The performances of the filter developed herein was compared with those of other published SSPP-based filter designs (

Table 1. Comparison of the filter with other spoof surface polariton-based filter designs. (${\lambda }_g$ is the guided wavelength at the center operating frequency and Mea. is the abbreviation of measurement.)

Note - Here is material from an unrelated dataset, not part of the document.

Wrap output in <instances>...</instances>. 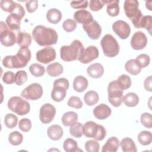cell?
I'll list each match as a JSON object with an SVG mask.
<instances>
[{"instance_id": "7dc6e473", "label": "cell", "mask_w": 152, "mask_h": 152, "mask_svg": "<svg viewBox=\"0 0 152 152\" xmlns=\"http://www.w3.org/2000/svg\"><path fill=\"white\" fill-rule=\"evenodd\" d=\"M137 62L139 64L141 68H145L147 66L150 61V56L145 53H142L139 55L135 59Z\"/></svg>"}, {"instance_id": "7c38bea8", "label": "cell", "mask_w": 152, "mask_h": 152, "mask_svg": "<svg viewBox=\"0 0 152 152\" xmlns=\"http://www.w3.org/2000/svg\"><path fill=\"white\" fill-rule=\"evenodd\" d=\"M113 31L122 39L128 38L131 33L129 25L123 20H118L112 25Z\"/></svg>"}, {"instance_id": "836d02e7", "label": "cell", "mask_w": 152, "mask_h": 152, "mask_svg": "<svg viewBox=\"0 0 152 152\" xmlns=\"http://www.w3.org/2000/svg\"><path fill=\"white\" fill-rule=\"evenodd\" d=\"M70 134L75 138H80L83 135V125L80 123L75 122L70 125Z\"/></svg>"}, {"instance_id": "11a10c76", "label": "cell", "mask_w": 152, "mask_h": 152, "mask_svg": "<svg viewBox=\"0 0 152 152\" xmlns=\"http://www.w3.org/2000/svg\"><path fill=\"white\" fill-rule=\"evenodd\" d=\"M88 2L87 0L72 1L71 2V6L75 9H83L86 8L88 7Z\"/></svg>"}, {"instance_id": "e0dca14e", "label": "cell", "mask_w": 152, "mask_h": 152, "mask_svg": "<svg viewBox=\"0 0 152 152\" xmlns=\"http://www.w3.org/2000/svg\"><path fill=\"white\" fill-rule=\"evenodd\" d=\"M111 109L106 104H100L93 109V114L95 118L103 120L107 118L111 114Z\"/></svg>"}, {"instance_id": "f6af8a7d", "label": "cell", "mask_w": 152, "mask_h": 152, "mask_svg": "<svg viewBox=\"0 0 152 152\" xmlns=\"http://www.w3.org/2000/svg\"><path fill=\"white\" fill-rule=\"evenodd\" d=\"M140 121L144 126L147 128H151L152 127V116L151 113L147 112L143 113L141 115Z\"/></svg>"}, {"instance_id": "5bb4252c", "label": "cell", "mask_w": 152, "mask_h": 152, "mask_svg": "<svg viewBox=\"0 0 152 152\" xmlns=\"http://www.w3.org/2000/svg\"><path fill=\"white\" fill-rule=\"evenodd\" d=\"M83 28L86 32L88 36L93 40L98 39L102 33V28L100 24L95 20H93L90 23L83 24Z\"/></svg>"}, {"instance_id": "f546056e", "label": "cell", "mask_w": 152, "mask_h": 152, "mask_svg": "<svg viewBox=\"0 0 152 152\" xmlns=\"http://www.w3.org/2000/svg\"><path fill=\"white\" fill-rule=\"evenodd\" d=\"M105 3L107 5L106 11L107 14L111 17H116L119 14V1H105Z\"/></svg>"}, {"instance_id": "6f0895ef", "label": "cell", "mask_w": 152, "mask_h": 152, "mask_svg": "<svg viewBox=\"0 0 152 152\" xmlns=\"http://www.w3.org/2000/svg\"><path fill=\"white\" fill-rule=\"evenodd\" d=\"M144 87L145 89L148 91H151L152 88H151V75L148 76L147 77L144 81Z\"/></svg>"}, {"instance_id": "8d00e7d4", "label": "cell", "mask_w": 152, "mask_h": 152, "mask_svg": "<svg viewBox=\"0 0 152 152\" xmlns=\"http://www.w3.org/2000/svg\"><path fill=\"white\" fill-rule=\"evenodd\" d=\"M29 71L31 74L36 77L43 76L45 73V69L43 66L39 64H33L29 66Z\"/></svg>"}, {"instance_id": "7a4b0ae2", "label": "cell", "mask_w": 152, "mask_h": 152, "mask_svg": "<svg viewBox=\"0 0 152 152\" xmlns=\"http://www.w3.org/2000/svg\"><path fill=\"white\" fill-rule=\"evenodd\" d=\"M31 59V52L27 47L21 48L15 55H8L2 59V65L7 68L25 67Z\"/></svg>"}, {"instance_id": "681fc988", "label": "cell", "mask_w": 152, "mask_h": 152, "mask_svg": "<svg viewBox=\"0 0 152 152\" xmlns=\"http://www.w3.org/2000/svg\"><path fill=\"white\" fill-rule=\"evenodd\" d=\"M68 106L75 109H80L83 106V102L81 99L77 96H71L67 103Z\"/></svg>"}, {"instance_id": "74e56055", "label": "cell", "mask_w": 152, "mask_h": 152, "mask_svg": "<svg viewBox=\"0 0 152 152\" xmlns=\"http://www.w3.org/2000/svg\"><path fill=\"white\" fill-rule=\"evenodd\" d=\"M116 81L123 90L128 89L131 86V79L129 76L126 74H122L119 76Z\"/></svg>"}, {"instance_id": "b9f144b4", "label": "cell", "mask_w": 152, "mask_h": 152, "mask_svg": "<svg viewBox=\"0 0 152 152\" xmlns=\"http://www.w3.org/2000/svg\"><path fill=\"white\" fill-rule=\"evenodd\" d=\"M18 122V118L14 114L8 113L4 118V123L5 126L10 129L16 126Z\"/></svg>"}, {"instance_id": "60d3db41", "label": "cell", "mask_w": 152, "mask_h": 152, "mask_svg": "<svg viewBox=\"0 0 152 152\" xmlns=\"http://www.w3.org/2000/svg\"><path fill=\"white\" fill-rule=\"evenodd\" d=\"M17 3L11 0H1V8L5 12L12 13L16 8Z\"/></svg>"}, {"instance_id": "f35d334b", "label": "cell", "mask_w": 152, "mask_h": 152, "mask_svg": "<svg viewBox=\"0 0 152 152\" xmlns=\"http://www.w3.org/2000/svg\"><path fill=\"white\" fill-rule=\"evenodd\" d=\"M145 28L148 30L149 33L151 34V28H152V17L151 15H144L141 18L139 25L138 28Z\"/></svg>"}, {"instance_id": "8992f818", "label": "cell", "mask_w": 152, "mask_h": 152, "mask_svg": "<svg viewBox=\"0 0 152 152\" xmlns=\"http://www.w3.org/2000/svg\"><path fill=\"white\" fill-rule=\"evenodd\" d=\"M7 105L10 110L20 116L27 114L30 110L29 103L19 96L11 97L9 99Z\"/></svg>"}, {"instance_id": "83f0119b", "label": "cell", "mask_w": 152, "mask_h": 152, "mask_svg": "<svg viewBox=\"0 0 152 152\" xmlns=\"http://www.w3.org/2000/svg\"><path fill=\"white\" fill-rule=\"evenodd\" d=\"M97 128V124L93 121H88L83 125V134L86 137L94 138Z\"/></svg>"}, {"instance_id": "ee69618b", "label": "cell", "mask_w": 152, "mask_h": 152, "mask_svg": "<svg viewBox=\"0 0 152 152\" xmlns=\"http://www.w3.org/2000/svg\"><path fill=\"white\" fill-rule=\"evenodd\" d=\"M27 80V74L25 71L20 70L16 72L15 77V83L17 86H21L24 84Z\"/></svg>"}, {"instance_id": "bcb514c9", "label": "cell", "mask_w": 152, "mask_h": 152, "mask_svg": "<svg viewBox=\"0 0 152 152\" xmlns=\"http://www.w3.org/2000/svg\"><path fill=\"white\" fill-rule=\"evenodd\" d=\"M62 27L66 32H71L76 28L77 23L72 19H66L63 22Z\"/></svg>"}, {"instance_id": "f907efd6", "label": "cell", "mask_w": 152, "mask_h": 152, "mask_svg": "<svg viewBox=\"0 0 152 152\" xmlns=\"http://www.w3.org/2000/svg\"><path fill=\"white\" fill-rule=\"evenodd\" d=\"M105 4V1H104L99 0H91L90 1L89 7L91 11H97L101 10Z\"/></svg>"}, {"instance_id": "52a82bcc", "label": "cell", "mask_w": 152, "mask_h": 152, "mask_svg": "<svg viewBox=\"0 0 152 152\" xmlns=\"http://www.w3.org/2000/svg\"><path fill=\"white\" fill-rule=\"evenodd\" d=\"M108 100L114 107L119 106L123 102V90L116 80L111 81L107 87Z\"/></svg>"}, {"instance_id": "2e32d148", "label": "cell", "mask_w": 152, "mask_h": 152, "mask_svg": "<svg viewBox=\"0 0 152 152\" xmlns=\"http://www.w3.org/2000/svg\"><path fill=\"white\" fill-rule=\"evenodd\" d=\"M74 19L78 23L87 24L93 20L91 14L85 10H80L75 11L74 14Z\"/></svg>"}, {"instance_id": "30bf717a", "label": "cell", "mask_w": 152, "mask_h": 152, "mask_svg": "<svg viewBox=\"0 0 152 152\" xmlns=\"http://www.w3.org/2000/svg\"><path fill=\"white\" fill-rule=\"evenodd\" d=\"M55 114V107L50 103H45L40 109L39 118L43 124H47L53 121Z\"/></svg>"}, {"instance_id": "ab89813d", "label": "cell", "mask_w": 152, "mask_h": 152, "mask_svg": "<svg viewBox=\"0 0 152 152\" xmlns=\"http://www.w3.org/2000/svg\"><path fill=\"white\" fill-rule=\"evenodd\" d=\"M23 140V135L18 131H13L10 134L8 141L13 145H18L20 144Z\"/></svg>"}, {"instance_id": "d4e9b609", "label": "cell", "mask_w": 152, "mask_h": 152, "mask_svg": "<svg viewBox=\"0 0 152 152\" xmlns=\"http://www.w3.org/2000/svg\"><path fill=\"white\" fill-rule=\"evenodd\" d=\"M17 43L21 47H28L31 45V37L26 32H18L17 36Z\"/></svg>"}, {"instance_id": "cb8c5ba5", "label": "cell", "mask_w": 152, "mask_h": 152, "mask_svg": "<svg viewBox=\"0 0 152 152\" xmlns=\"http://www.w3.org/2000/svg\"><path fill=\"white\" fill-rule=\"evenodd\" d=\"M66 89L61 86H53L51 92L52 99L57 102L62 101L66 96Z\"/></svg>"}, {"instance_id": "f1b7e54d", "label": "cell", "mask_w": 152, "mask_h": 152, "mask_svg": "<svg viewBox=\"0 0 152 152\" xmlns=\"http://www.w3.org/2000/svg\"><path fill=\"white\" fill-rule=\"evenodd\" d=\"M124 152H136L137 147L134 141L130 138L126 137L122 139L120 143Z\"/></svg>"}, {"instance_id": "ffe728a7", "label": "cell", "mask_w": 152, "mask_h": 152, "mask_svg": "<svg viewBox=\"0 0 152 152\" xmlns=\"http://www.w3.org/2000/svg\"><path fill=\"white\" fill-rule=\"evenodd\" d=\"M49 138L52 140L57 141L60 140L64 134L62 127L59 125H52L50 126L47 131Z\"/></svg>"}, {"instance_id": "d590c367", "label": "cell", "mask_w": 152, "mask_h": 152, "mask_svg": "<svg viewBox=\"0 0 152 152\" xmlns=\"http://www.w3.org/2000/svg\"><path fill=\"white\" fill-rule=\"evenodd\" d=\"M138 140L139 142L143 145H147L151 144L152 141V135L151 132L147 131H142L138 135Z\"/></svg>"}, {"instance_id": "c3c4849f", "label": "cell", "mask_w": 152, "mask_h": 152, "mask_svg": "<svg viewBox=\"0 0 152 152\" xmlns=\"http://www.w3.org/2000/svg\"><path fill=\"white\" fill-rule=\"evenodd\" d=\"M18 127L20 129L24 132H28L30 130L31 128V121L28 118L21 119L18 123Z\"/></svg>"}, {"instance_id": "ac0fdd59", "label": "cell", "mask_w": 152, "mask_h": 152, "mask_svg": "<svg viewBox=\"0 0 152 152\" xmlns=\"http://www.w3.org/2000/svg\"><path fill=\"white\" fill-rule=\"evenodd\" d=\"M23 18L17 14L11 13L6 19V23L8 28L13 30H18L20 28L21 20Z\"/></svg>"}, {"instance_id": "816d5d0a", "label": "cell", "mask_w": 152, "mask_h": 152, "mask_svg": "<svg viewBox=\"0 0 152 152\" xmlns=\"http://www.w3.org/2000/svg\"><path fill=\"white\" fill-rule=\"evenodd\" d=\"M106 135V131L105 128L101 125L97 124V130L95 134V135L93 138L97 141H102L103 140Z\"/></svg>"}, {"instance_id": "3957f363", "label": "cell", "mask_w": 152, "mask_h": 152, "mask_svg": "<svg viewBox=\"0 0 152 152\" xmlns=\"http://www.w3.org/2000/svg\"><path fill=\"white\" fill-rule=\"evenodd\" d=\"M84 48L78 40H74L70 45H64L60 49L61 58L66 62L78 59Z\"/></svg>"}, {"instance_id": "db71d44e", "label": "cell", "mask_w": 152, "mask_h": 152, "mask_svg": "<svg viewBox=\"0 0 152 152\" xmlns=\"http://www.w3.org/2000/svg\"><path fill=\"white\" fill-rule=\"evenodd\" d=\"M26 7L28 12L32 13L37 9L38 1L37 0L27 1L26 2Z\"/></svg>"}, {"instance_id": "f5cc1de1", "label": "cell", "mask_w": 152, "mask_h": 152, "mask_svg": "<svg viewBox=\"0 0 152 152\" xmlns=\"http://www.w3.org/2000/svg\"><path fill=\"white\" fill-rule=\"evenodd\" d=\"M15 74L12 71H7L2 76V81L7 84H11L15 82Z\"/></svg>"}, {"instance_id": "277c9868", "label": "cell", "mask_w": 152, "mask_h": 152, "mask_svg": "<svg viewBox=\"0 0 152 152\" xmlns=\"http://www.w3.org/2000/svg\"><path fill=\"white\" fill-rule=\"evenodd\" d=\"M138 7L139 3L136 0H126L124 2V8L125 13L136 28H138L139 23L143 16Z\"/></svg>"}, {"instance_id": "9f6ffc18", "label": "cell", "mask_w": 152, "mask_h": 152, "mask_svg": "<svg viewBox=\"0 0 152 152\" xmlns=\"http://www.w3.org/2000/svg\"><path fill=\"white\" fill-rule=\"evenodd\" d=\"M69 81L67 79L65 78H58L53 82V86H61L65 88L66 90H68L69 87Z\"/></svg>"}, {"instance_id": "8fae6325", "label": "cell", "mask_w": 152, "mask_h": 152, "mask_svg": "<svg viewBox=\"0 0 152 152\" xmlns=\"http://www.w3.org/2000/svg\"><path fill=\"white\" fill-rule=\"evenodd\" d=\"M36 59L38 62L47 64L56 58V52L54 48L48 46L36 52Z\"/></svg>"}, {"instance_id": "9a60e30c", "label": "cell", "mask_w": 152, "mask_h": 152, "mask_svg": "<svg viewBox=\"0 0 152 152\" xmlns=\"http://www.w3.org/2000/svg\"><path fill=\"white\" fill-rule=\"evenodd\" d=\"M147 37L146 35L141 31H136L131 37V45L135 50H141L147 44Z\"/></svg>"}, {"instance_id": "603a6c76", "label": "cell", "mask_w": 152, "mask_h": 152, "mask_svg": "<svg viewBox=\"0 0 152 152\" xmlns=\"http://www.w3.org/2000/svg\"><path fill=\"white\" fill-rule=\"evenodd\" d=\"M141 67L135 59H131L128 60L125 64V70L131 75H138L141 70Z\"/></svg>"}, {"instance_id": "6da1fadb", "label": "cell", "mask_w": 152, "mask_h": 152, "mask_svg": "<svg viewBox=\"0 0 152 152\" xmlns=\"http://www.w3.org/2000/svg\"><path fill=\"white\" fill-rule=\"evenodd\" d=\"M32 36L35 42L42 46L56 44L58 38V34L54 29L42 25H38L33 28Z\"/></svg>"}, {"instance_id": "680465c9", "label": "cell", "mask_w": 152, "mask_h": 152, "mask_svg": "<svg viewBox=\"0 0 152 152\" xmlns=\"http://www.w3.org/2000/svg\"><path fill=\"white\" fill-rule=\"evenodd\" d=\"M145 6L147 8H148L150 11H151V1H146L145 2Z\"/></svg>"}, {"instance_id": "e575fe53", "label": "cell", "mask_w": 152, "mask_h": 152, "mask_svg": "<svg viewBox=\"0 0 152 152\" xmlns=\"http://www.w3.org/2000/svg\"><path fill=\"white\" fill-rule=\"evenodd\" d=\"M63 147L65 151L66 152H75L78 151H82L78 148V144L76 141L72 138L66 139L63 144Z\"/></svg>"}, {"instance_id": "d6986e66", "label": "cell", "mask_w": 152, "mask_h": 152, "mask_svg": "<svg viewBox=\"0 0 152 152\" xmlns=\"http://www.w3.org/2000/svg\"><path fill=\"white\" fill-rule=\"evenodd\" d=\"M87 72L90 77L98 78L101 77L103 74L104 68L100 63H94L88 66Z\"/></svg>"}, {"instance_id": "1f68e13d", "label": "cell", "mask_w": 152, "mask_h": 152, "mask_svg": "<svg viewBox=\"0 0 152 152\" xmlns=\"http://www.w3.org/2000/svg\"><path fill=\"white\" fill-rule=\"evenodd\" d=\"M123 101L125 104L128 107L136 106L139 102L138 96L134 93L130 92L123 97Z\"/></svg>"}, {"instance_id": "ba28073f", "label": "cell", "mask_w": 152, "mask_h": 152, "mask_svg": "<svg viewBox=\"0 0 152 152\" xmlns=\"http://www.w3.org/2000/svg\"><path fill=\"white\" fill-rule=\"evenodd\" d=\"M0 40L2 45L9 47L17 42V36L14 32L9 29L4 21L0 22Z\"/></svg>"}, {"instance_id": "484cf974", "label": "cell", "mask_w": 152, "mask_h": 152, "mask_svg": "<svg viewBox=\"0 0 152 152\" xmlns=\"http://www.w3.org/2000/svg\"><path fill=\"white\" fill-rule=\"evenodd\" d=\"M64 68L62 65L58 62H54L48 65L46 72L50 77H58L63 72Z\"/></svg>"}, {"instance_id": "d6a6232c", "label": "cell", "mask_w": 152, "mask_h": 152, "mask_svg": "<svg viewBox=\"0 0 152 152\" xmlns=\"http://www.w3.org/2000/svg\"><path fill=\"white\" fill-rule=\"evenodd\" d=\"M99 95L97 93L93 90L87 91L84 96V100L88 106H93L99 101Z\"/></svg>"}, {"instance_id": "4316f807", "label": "cell", "mask_w": 152, "mask_h": 152, "mask_svg": "<svg viewBox=\"0 0 152 152\" xmlns=\"http://www.w3.org/2000/svg\"><path fill=\"white\" fill-rule=\"evenodd\" d=\"M61 12L56 8H51L46 13V18L48 21L52 24L58 23L62 19Z\"/></svg>"}, {"instance_id": "4dcf8cb0", "label": "cell", "mask_w": 152, "mask_h": 152, "mask_svg": "<svg viewBox=\"0 0 152 152\" xmlns=\"http://www.w3.org/2000/svg\"><path fill=\"white\" fill-rule=\"evenodd\" d=\"M78 119V115L73 111H69L65 112L61 119L62 124L64 126H70L73 123L77 122Z\"/></svg>"}, {"instance_id": "9c48e42d", "label": "cell", "mask_w": 152, "mask_h": 152, "mask_svg": "<svg viewBox=\"0 0 152 152\" xmlns=\"http://www.w3.org/2000/svg\"><path fill=\"white\" fill-rule=\"evenodd\" d=\"M43 88L40 84L34 83L26 87L21 92V96L28 100H36L43 95Z\"/></svg>"}, {"instance_id": "44dd1931", "label": "cell", "mask_w": 152, "mask_h": 152, "mask_svg": "<svg viewBox=\"0 0 152 152\" xmlns=\"http://www.w3.org/2000/svg\"><path fill=\"white\" fill-rule=\"evenodd\" d=\"M119 145V141L116 137L109 138L102 147V152H116Z\"/></svg>"}, {"instance_id": "7bdbcfd3", "label": "cell", "mask_w": 152, "mask_h": 152, "mask_svg": "<svg viewBox=\"0 0 152 152\" xmlns=\"http://www.w3.org/2000/svg\"><path fill=\"white\" fill-rule=\"evenodd\" d=\"M84 147L87 152H98L100 145L96 140H90L85 143Z\"/></svg>"}, {"instance_id": "7402d4cb", "label": "cell", "mask_w": 152, "mask_h": 152, "mask_svg": "<svg viewBox=\"0 0 152 152\" xmlns=\"http://www.w3.org/2000/svg\"><path fill=\"white\" fill-rule=\"evenodd\" d=\"M88 80L83 76H77L73 81V88L75 91L81 93L84 91L88 87Z\"/></svg>"}, {"instance_id": "5b68a950", "label": "cell", "mask_w": 152, "mask_h": 152, "mask_svg": "<svg viewBox=\"0 0 152 152\" xmlns=\"http://www.w3.org/2000/svg\"><path fill=\"white\" fill-rule=\"evenodd\" d=\"M103 53L110 58L116 56L119 52V46L116 39L110 34L104 35L100 40Z\"/></svg>"}, {"instance_id": "4fadbf2b", "label": "cell", "mask_w": 152, "mask_h": 152, "mask_svg": "<svg viewBox=\"0 0 152 152\" xmlns=\"http://www.w3.org/2000/svg\"><path fill=\"white\" fill-rule=\"evenodd\" d=\"M99 50L96 46H89L84 49L78 58V61L83 64H88L97 59L99 56Z\"/></svg>"}]
</instances>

Ref.	Tech. Type	Mea. Operating Frequency	Mea. IL (dB)	Mea. RL (dB)	Mea. FBW (%)	Size (λg × λg)
[23]	HSIW	11.92–21.54	0.5–3	>10	57.5	6.95 × 1.1
[24]	QSSPPs	7.5–15.5	0.2–1	>15	63.6	1.07 × 0.43
[25]	SIPW	7.5–11.8	1–4	>15	53.7	2.3 × 0.77
[26]	SLSSPPs	7–10	2.5–3.5	>10	35.3	7.45 × 1.16
[27]	SLSSPPs	7–10	N/A	>10	35.3	6.34 × 1.29
[31]	SLSSPPs	2.1–8	2–5	>10	116	0.94 × 0.38
[33]	DLSSPPs	2.3–7.1	2 min	>10	102	3.68 × 0.93
This work	DLSSPPs	0.7–1.1 2.05–2.48	1.5–2.5 2–2.5	>10 >10	44.4 19	0.76 × 0.21

). Among all the filters, only this design has a dual-band bandpass filter with broad bandwidths. Owing to the tight confinement of electromagnetic waves between the two layers, the radiation loss of DLSSPPs is much lower than those of SLSSPPs. This also produces smaller ILes and flatter passbands than those filters using SLSSPPs. Moreover, the two-layer structure makes realizing short/open stubs and CSDMR possible, leading to dual-band bandpass responses and full control of the center frequencies and bandwidths. The measured functional bandwidth (FBW) can be given as

$$FBW=\frac{f_2-f_1}{\left(f_2+f_1\right)/2}$$

(5)

Here, the operating frequency bandwidth of the filters from Table 1 is from f₁ to f₂.

5. Conclusions

Double-layered SSPPs with comb-shape units are used for the main transmission line to realize broad dual-band bandpass filters. Circuits for efficient mode conversion and impedance matching from the microstrip line to SSPPs are designed by applying gradient double-layered metal gratings with sector structures at two sides. To achieve dual-band bandpass responses, CSDMRs are used as dual-mode resonators, which are spaced with SSPP units. Owing to better confinement of the field, compared with single-layered SSPPs, the DLSSPPs can realize a lower IL for the filter. Moreover, with the slow-wave effect, the space between two CSDMRs can be reduced effectively. The frequencies and bandwidths of the two passbands can be fully controlled by adjusting the widths and lengths of the stubs in each CSDMR. The rejection above the cutoff frequency is efficiently increased due to the lowpass performance of the SSPPs. Good agreement between the simulated and measured responses validate the advantages well. These advantages include lower IL within the passbands and high isolation between the passbands.